§ **Verilen metin**
********

Dünya gazetesinden Mehmet Kara’nın haberi şöyle:
Türkiye, enerjide ithalata bağımlılığın etkisini en ağır şekilde hissettiği bir dönemden geçiyor. Enerji geçmişten günümüze cari açığı oluşturan ana kalemlerden biri olarak makro dengeler üzerindeki etkileriyle gündemdeki yerini hep koruyageldi.
Son dönemde ise enerjide dışa bağımlılık meselesi, elektrik piyasasını felç etmesi ve buna bağlı olarak finans sektörünü de zorlamasıyla öne çıkıyor.
Peki bu noktaya nasıl gelindi? Türkiye’de enerji sektörünü düzenleyen belli başlı kanunlar, 2001 yılında çıkarılan ve 2013 yılında yenilenen Elektrik Piyasası Kanunu, Doğalgaz Piyasası Kanunu ve Petrol Piyasası Kanunu. Türkiye’de petrol ve türevi ürünlerin fiyatları, son altı aydan bu yana benzin ve motorinden alınan ÖTV’nin, pompa satış fiyatlarını sabit tutmak için esnetilmesini saymazsak, uluslararası piyasalara bağlı hareket ediyor.

********

§ **Web sayfası açıklama parçaları**
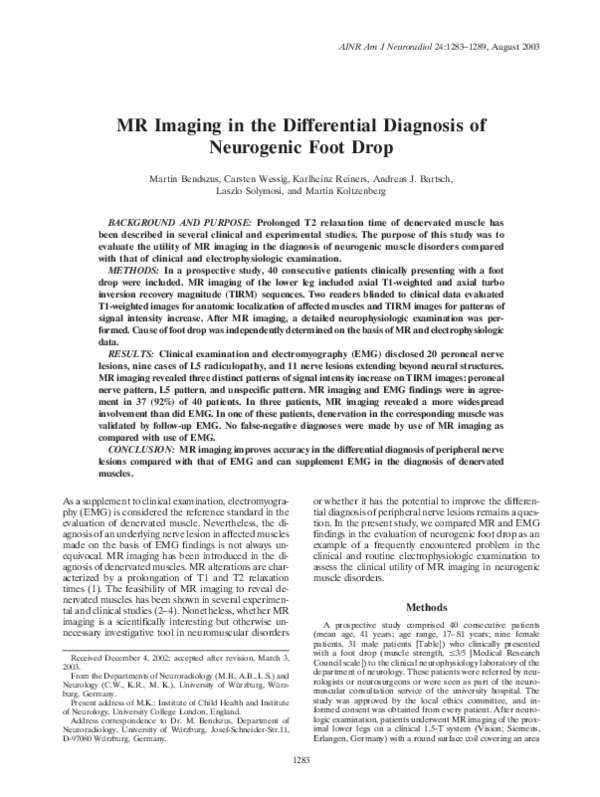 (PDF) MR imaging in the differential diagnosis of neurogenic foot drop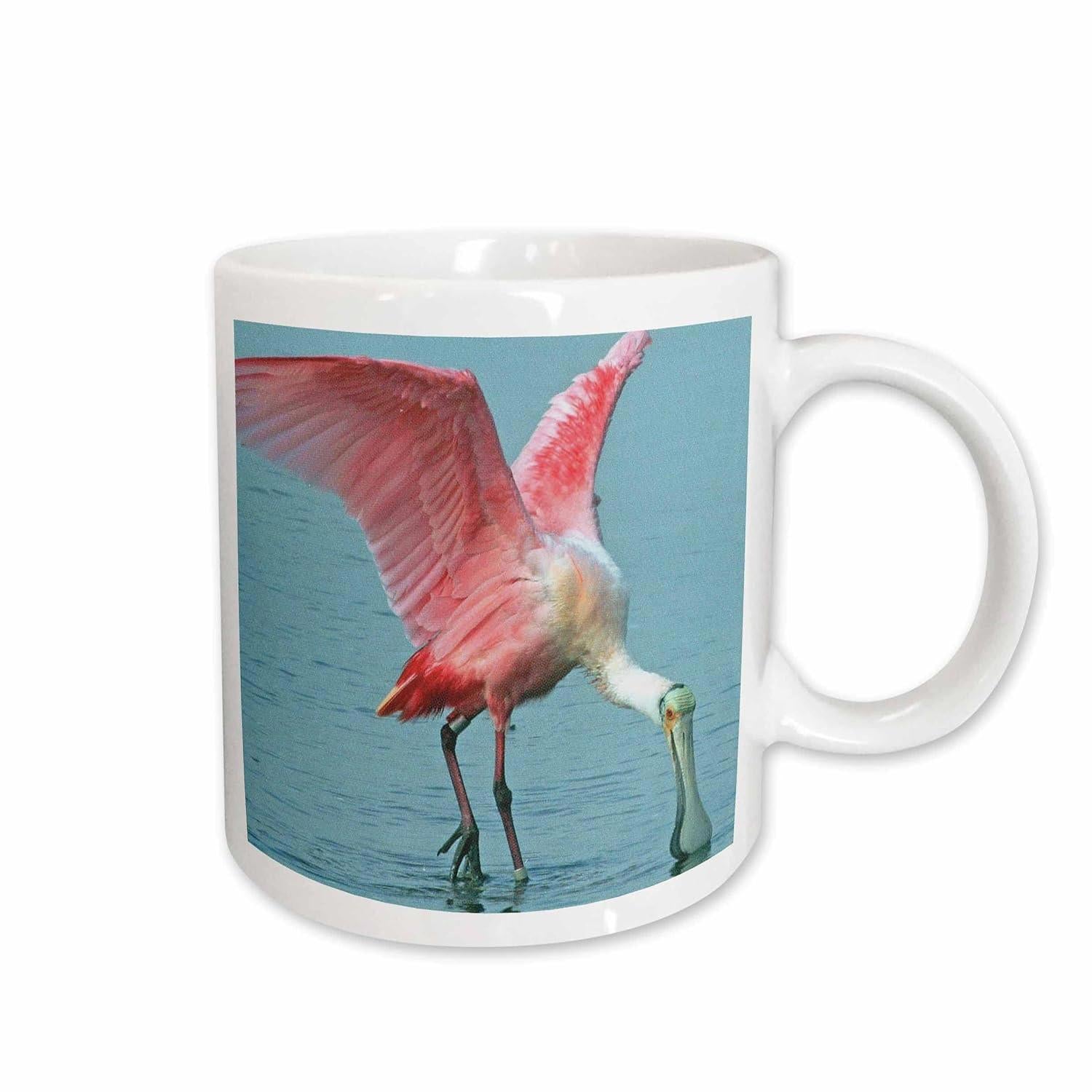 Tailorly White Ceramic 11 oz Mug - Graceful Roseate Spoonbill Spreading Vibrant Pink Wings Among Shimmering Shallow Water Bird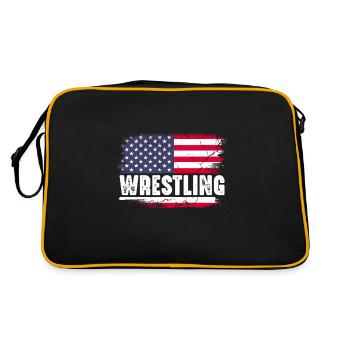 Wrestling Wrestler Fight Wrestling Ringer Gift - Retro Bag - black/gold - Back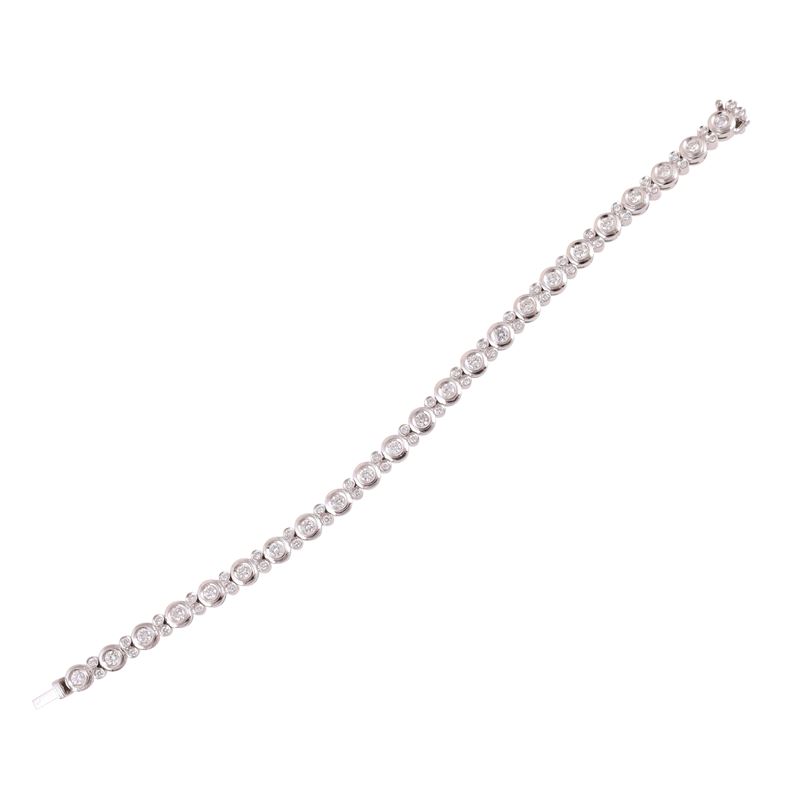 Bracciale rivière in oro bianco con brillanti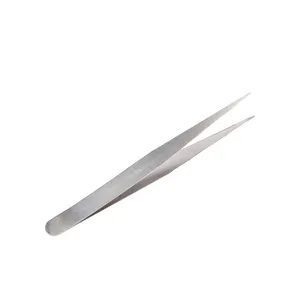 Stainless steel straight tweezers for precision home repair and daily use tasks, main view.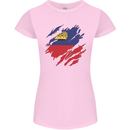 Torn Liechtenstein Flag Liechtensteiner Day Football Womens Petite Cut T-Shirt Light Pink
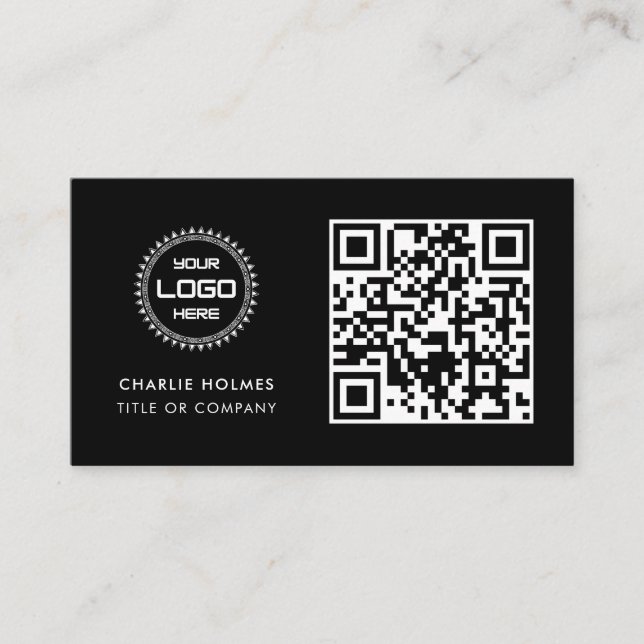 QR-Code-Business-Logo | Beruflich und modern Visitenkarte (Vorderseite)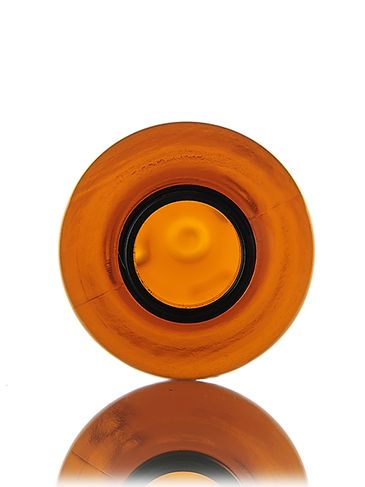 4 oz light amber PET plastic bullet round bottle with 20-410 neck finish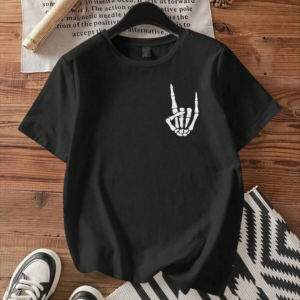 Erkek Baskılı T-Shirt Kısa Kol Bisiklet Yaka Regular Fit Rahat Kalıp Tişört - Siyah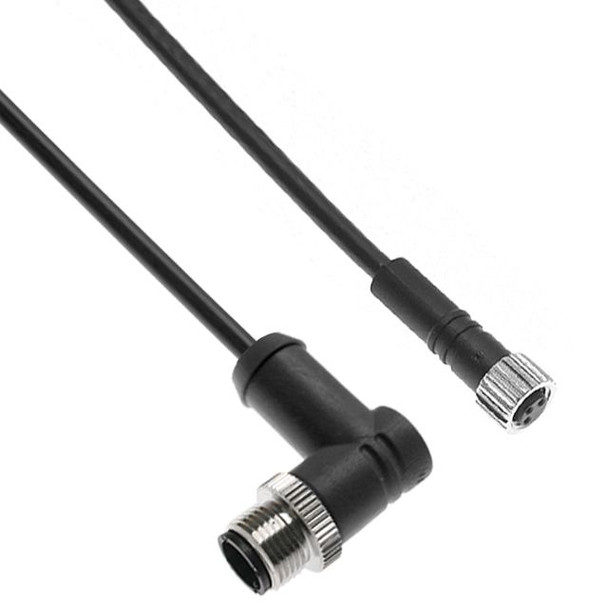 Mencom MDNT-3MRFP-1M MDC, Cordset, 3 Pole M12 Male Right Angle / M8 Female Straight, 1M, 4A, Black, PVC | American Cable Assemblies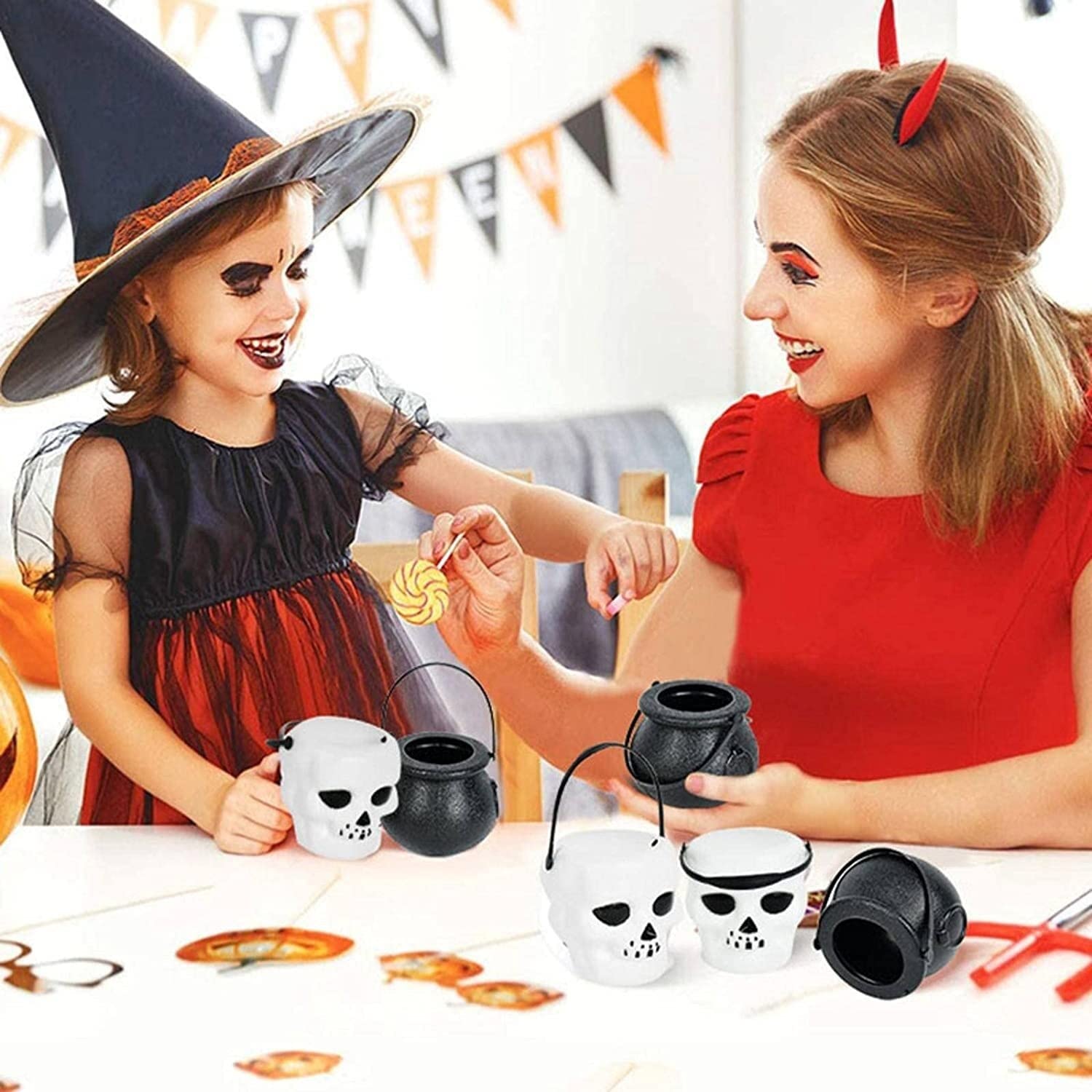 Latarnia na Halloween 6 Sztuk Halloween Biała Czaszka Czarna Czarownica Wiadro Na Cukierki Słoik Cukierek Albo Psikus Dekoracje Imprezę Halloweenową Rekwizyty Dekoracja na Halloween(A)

********

§ **Aşağıdakileri tamamlayın**
1) Enerjide dışa bağımlılık metninde "Dünya gazetesinden Mehmet" ifadesinden "yerini hep koruyageldi." ifadesine kadar olan bölümü birebir kopyalayın.
2) Enerjide dışa bağımlılık metnini son cümlesinden sonra sürdürün.

§ **Görevlerin yanıtları**
1)
Dünya gazetesinden Mehmet Kara’nın haberi şöyle:
Türkiye, enerjide ithalata bağımlılığın etkisini en ağır şekilde hissettiği bir dönemden geçiyor. Enerji geçmişten günümüze cari açığı oluşturan ana kalemlerden biri olarak makro dengeler üzerindeki etkileriyle gündemdeki yerini hep koruyageldi.

2)
Doğalgaz alanında ise bugüne kadar satış fiyatları hep devlet eliyle belirlendi, hala da öyle. Kamu şirketi BOTAŞ, hem ithalatçı, hem iletimci, hem de satıcı olarak piyasayı domine ediyor. BOTAŞ’ın ithalat ve satış fiyatlarını göz önünde bulundurarak önerdiği tarife değişiklikleri EPDK onayı ile yürürlüğe giriyor.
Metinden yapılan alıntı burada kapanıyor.